* Extract to read:
I'm going to show you how to rebound on the defensive boards," said Wes Unseld. "I need a volunteer. You, come here."

The youngster, who was sitting on the floor, looked up.His eyes grew as large as the basketball Unseld was holding. "Me?" he asked.

Assured that Unseld indeed had picked him as the chosen one, the youngster walked over to the Bullet center. The rest of the youngsters at this first of the team's annual summer clinics had to laugh. One of Unseld's massive legs weighed almost as much as the lad's entire 4-foot body.

"I don't have trouble holding their attention," Unseld would say later. That was obvious. Anyone that big receives answers consisting of only "yes sir, no sir."

This, however, was a showcase clinic, one which didn't require any reminders to keep quiet and listen.

The youngsters at St. John's High all came from Morgan Wootten and Joe Gallagher's highly respected summer basketball camp. "If they didn't want to learn, they wouldn't be here by now," said Unseld. "They would have been weeded out long ago."

So they watched intently as Unseld gave a step-by-step demonstration of the art of rebounding, blocking out the 4-footer in the process with a flick of his knee.

Over on the sideline, Hymie Perlo, the Bullets' Barnum and Bailey man, who organizes the clinics, was delighted. Unseld, along with Phil Chenier and Larry Wright, the other program instructors, are among his elite clinic personalities. They are good and the youngsters love them.

"Ferry keeps trading away most of my best clinic people," Perlo was saying, referring to general manager Bob Ferry's player maneuvers. "I tell him he's going to ruin my show, taking my players away like this."

Right now, Wright is the star of that show. Many of the older campers yesterday were taller than the Bullet guard and that makes it easier to identify with him.

"They see me out here doing my thing and look at how big I am and they say, 'hey, if he can do it, why can't I,'" said Wright. "I think that's why they pay attention to me."

"I was at a clinic when I was in high school. It had Willis Reed, Jimmy Jones and others there and it helped me. It made me more dedicated to becoming a pro."

The Bullets' specialities aren't hard to figure out. Unseld concentrates on rebounding. Wright on ball-handling and Chenier shooting.

"What am I supposed to talk about?" Chenier asked the youngsters.

"How about defense?" No way, they replied.

"Teach us to shoot," one yelled. And Chenier did, explaining in detail something about fingertip control. It translated into swish, swish, swish.

The Bullets will hold nine more clinics, including one today at Friendly High school. Wright will make most of them, more than any of his teammates.

"I love basketball," he said. "I can't stop playing it."

How much does he like it? Well, his wife had a baby girl over the weekend and was coming home from the hospital today. After Wright finished with the clinic.

* Extracted entries:

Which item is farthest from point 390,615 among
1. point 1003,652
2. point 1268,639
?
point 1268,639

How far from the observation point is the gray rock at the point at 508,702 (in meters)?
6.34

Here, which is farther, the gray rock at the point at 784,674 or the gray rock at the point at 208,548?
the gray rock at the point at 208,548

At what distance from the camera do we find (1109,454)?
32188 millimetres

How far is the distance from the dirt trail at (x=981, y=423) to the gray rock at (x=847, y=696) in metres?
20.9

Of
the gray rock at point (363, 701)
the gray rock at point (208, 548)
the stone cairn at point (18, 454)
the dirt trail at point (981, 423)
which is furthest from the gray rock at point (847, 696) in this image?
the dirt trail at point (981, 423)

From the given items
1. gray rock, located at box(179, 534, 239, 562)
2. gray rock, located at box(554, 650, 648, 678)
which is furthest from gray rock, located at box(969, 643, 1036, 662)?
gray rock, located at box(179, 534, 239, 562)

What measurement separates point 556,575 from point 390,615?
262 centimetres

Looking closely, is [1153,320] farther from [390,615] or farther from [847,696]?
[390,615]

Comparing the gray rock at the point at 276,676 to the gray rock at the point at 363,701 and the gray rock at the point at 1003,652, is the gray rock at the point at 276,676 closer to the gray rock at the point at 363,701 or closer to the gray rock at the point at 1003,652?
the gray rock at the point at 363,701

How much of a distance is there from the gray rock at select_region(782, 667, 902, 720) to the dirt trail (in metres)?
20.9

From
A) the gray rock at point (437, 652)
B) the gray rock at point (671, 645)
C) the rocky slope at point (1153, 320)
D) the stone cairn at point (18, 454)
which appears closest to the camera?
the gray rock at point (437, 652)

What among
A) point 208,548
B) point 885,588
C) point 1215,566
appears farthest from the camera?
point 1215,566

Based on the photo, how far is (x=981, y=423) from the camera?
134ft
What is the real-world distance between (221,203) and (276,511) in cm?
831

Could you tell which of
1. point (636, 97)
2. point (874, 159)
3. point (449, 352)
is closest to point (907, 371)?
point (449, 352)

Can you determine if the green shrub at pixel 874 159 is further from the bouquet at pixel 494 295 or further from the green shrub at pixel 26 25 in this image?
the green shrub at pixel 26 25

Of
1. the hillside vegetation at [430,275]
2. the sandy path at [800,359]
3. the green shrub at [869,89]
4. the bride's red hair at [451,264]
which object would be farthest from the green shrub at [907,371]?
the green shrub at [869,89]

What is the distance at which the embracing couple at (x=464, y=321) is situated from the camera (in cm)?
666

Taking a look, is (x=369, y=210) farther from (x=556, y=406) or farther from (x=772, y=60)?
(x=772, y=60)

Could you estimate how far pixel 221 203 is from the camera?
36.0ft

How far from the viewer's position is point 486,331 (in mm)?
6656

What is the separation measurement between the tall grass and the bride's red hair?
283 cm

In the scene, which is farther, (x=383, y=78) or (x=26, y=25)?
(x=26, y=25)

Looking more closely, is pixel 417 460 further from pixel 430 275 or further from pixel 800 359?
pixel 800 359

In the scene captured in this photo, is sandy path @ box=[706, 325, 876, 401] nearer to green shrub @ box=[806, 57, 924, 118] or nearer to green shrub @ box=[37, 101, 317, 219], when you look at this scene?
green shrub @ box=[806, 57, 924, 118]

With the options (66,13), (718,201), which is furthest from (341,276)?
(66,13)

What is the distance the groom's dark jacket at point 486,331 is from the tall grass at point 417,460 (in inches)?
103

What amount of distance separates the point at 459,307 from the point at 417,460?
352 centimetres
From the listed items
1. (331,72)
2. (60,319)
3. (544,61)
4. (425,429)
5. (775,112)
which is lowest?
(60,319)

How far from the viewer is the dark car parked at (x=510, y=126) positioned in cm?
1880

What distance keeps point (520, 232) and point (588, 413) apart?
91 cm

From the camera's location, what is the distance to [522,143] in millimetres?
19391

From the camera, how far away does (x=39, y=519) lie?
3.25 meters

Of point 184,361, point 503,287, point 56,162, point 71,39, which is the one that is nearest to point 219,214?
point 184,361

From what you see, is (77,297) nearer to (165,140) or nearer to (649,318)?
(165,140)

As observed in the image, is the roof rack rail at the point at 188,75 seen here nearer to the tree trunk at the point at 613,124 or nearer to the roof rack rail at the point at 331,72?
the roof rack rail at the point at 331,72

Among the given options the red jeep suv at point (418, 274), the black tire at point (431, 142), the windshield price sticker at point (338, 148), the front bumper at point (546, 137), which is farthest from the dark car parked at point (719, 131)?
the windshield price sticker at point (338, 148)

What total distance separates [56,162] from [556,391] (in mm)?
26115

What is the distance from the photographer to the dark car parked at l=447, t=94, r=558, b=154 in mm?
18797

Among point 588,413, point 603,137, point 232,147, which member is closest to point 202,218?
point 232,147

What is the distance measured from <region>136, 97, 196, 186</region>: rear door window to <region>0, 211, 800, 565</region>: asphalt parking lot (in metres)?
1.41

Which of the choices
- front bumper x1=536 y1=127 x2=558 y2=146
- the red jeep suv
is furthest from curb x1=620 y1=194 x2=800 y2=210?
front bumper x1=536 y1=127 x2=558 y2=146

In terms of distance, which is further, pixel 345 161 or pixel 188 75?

==

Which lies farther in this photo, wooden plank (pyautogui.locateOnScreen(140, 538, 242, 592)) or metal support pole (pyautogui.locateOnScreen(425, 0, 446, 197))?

==

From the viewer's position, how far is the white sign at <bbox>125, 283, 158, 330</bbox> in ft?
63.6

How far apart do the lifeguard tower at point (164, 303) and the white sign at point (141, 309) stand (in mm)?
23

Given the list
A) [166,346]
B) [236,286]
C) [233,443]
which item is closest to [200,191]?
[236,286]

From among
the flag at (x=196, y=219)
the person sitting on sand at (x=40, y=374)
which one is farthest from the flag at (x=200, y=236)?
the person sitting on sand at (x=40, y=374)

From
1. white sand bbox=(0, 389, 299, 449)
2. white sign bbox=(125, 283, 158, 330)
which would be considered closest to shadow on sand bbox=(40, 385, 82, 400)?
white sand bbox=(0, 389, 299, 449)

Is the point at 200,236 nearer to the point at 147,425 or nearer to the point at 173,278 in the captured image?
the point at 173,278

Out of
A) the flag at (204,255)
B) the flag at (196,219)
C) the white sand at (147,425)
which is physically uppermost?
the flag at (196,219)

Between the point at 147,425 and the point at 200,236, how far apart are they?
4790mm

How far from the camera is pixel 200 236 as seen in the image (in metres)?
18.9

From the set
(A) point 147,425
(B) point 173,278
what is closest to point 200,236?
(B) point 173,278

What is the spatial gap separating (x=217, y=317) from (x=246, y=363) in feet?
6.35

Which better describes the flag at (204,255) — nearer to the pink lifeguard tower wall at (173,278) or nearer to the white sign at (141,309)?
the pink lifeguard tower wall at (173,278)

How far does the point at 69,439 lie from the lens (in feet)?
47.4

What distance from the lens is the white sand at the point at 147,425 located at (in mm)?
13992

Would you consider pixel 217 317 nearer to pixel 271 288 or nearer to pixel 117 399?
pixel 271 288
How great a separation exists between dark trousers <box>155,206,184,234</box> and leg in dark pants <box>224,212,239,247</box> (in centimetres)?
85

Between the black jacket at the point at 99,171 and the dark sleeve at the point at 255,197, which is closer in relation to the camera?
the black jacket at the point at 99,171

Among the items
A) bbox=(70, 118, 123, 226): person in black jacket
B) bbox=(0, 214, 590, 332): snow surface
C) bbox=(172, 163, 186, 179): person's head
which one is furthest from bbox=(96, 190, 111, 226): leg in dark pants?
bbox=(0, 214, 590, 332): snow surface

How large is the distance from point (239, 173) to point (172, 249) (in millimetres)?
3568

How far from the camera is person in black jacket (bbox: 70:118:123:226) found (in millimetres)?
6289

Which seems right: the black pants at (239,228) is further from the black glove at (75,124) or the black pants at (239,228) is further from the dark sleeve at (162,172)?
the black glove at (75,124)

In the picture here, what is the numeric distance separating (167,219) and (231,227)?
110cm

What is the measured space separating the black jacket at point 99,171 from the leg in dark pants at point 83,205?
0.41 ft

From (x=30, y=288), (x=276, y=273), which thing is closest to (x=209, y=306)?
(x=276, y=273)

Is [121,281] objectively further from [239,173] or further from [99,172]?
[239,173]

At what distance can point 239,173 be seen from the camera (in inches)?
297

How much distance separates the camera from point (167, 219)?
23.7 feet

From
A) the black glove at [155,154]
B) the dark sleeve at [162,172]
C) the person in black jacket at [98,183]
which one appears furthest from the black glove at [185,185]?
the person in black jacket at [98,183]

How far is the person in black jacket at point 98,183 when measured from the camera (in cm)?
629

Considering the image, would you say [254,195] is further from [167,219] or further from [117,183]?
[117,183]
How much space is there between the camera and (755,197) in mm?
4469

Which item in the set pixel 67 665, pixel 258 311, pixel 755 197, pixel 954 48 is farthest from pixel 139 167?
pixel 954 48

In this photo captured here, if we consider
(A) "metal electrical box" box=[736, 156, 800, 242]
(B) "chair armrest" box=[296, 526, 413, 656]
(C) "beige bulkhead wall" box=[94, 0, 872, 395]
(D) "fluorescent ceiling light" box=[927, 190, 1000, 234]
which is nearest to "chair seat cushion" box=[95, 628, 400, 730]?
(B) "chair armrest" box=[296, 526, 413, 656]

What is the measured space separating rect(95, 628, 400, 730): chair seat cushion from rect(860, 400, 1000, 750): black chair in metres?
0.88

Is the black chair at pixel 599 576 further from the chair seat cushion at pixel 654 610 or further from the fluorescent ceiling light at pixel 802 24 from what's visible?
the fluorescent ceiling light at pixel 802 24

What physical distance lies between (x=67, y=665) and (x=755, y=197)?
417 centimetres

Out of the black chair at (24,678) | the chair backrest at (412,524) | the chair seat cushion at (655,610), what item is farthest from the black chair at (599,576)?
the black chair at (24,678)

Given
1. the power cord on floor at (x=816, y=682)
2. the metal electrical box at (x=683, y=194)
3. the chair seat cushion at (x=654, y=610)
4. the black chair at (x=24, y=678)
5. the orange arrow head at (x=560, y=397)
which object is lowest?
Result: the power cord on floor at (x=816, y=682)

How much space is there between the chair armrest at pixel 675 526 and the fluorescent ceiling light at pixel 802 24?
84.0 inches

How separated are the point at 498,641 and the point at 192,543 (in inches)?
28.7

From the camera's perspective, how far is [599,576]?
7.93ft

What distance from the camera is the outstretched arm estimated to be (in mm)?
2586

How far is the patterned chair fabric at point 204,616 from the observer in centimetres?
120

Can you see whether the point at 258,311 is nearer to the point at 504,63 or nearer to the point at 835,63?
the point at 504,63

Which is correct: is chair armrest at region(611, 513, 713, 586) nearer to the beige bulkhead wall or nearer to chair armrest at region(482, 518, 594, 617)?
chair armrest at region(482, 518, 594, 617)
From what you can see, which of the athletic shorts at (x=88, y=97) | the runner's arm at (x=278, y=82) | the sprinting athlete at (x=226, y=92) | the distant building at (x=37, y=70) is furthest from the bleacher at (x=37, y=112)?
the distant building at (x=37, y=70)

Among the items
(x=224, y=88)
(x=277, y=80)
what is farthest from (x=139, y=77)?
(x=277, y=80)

* What is required:
Write out the part of the Bullets clinic article above from "The youngsters at St." to "youngsters love them.", word for word.

* Solution for this exercise:
The youngsters at St. John's High all came from Morgan Wootten and Joe Gallagher's highly respected summer basketball camp. "If they didn't want to learn, they wouldn't be here by now," said Unseld. "They would have been weeded out long ago."

So they watched intently as Unseld gave a step-by-step demonstration of the art of rebounding, blocking out the 4-footer in the process with a flick of his knee.

Over on the sideline, Hymie Perlo, the Bullets' Barnum and Bailey man, who organizes the clinics, was delighted. Unseld, along with Phil Chenier and Larry Wright, the other program instructors, are among his elite clinic personalities. They are good and the youngsters love them.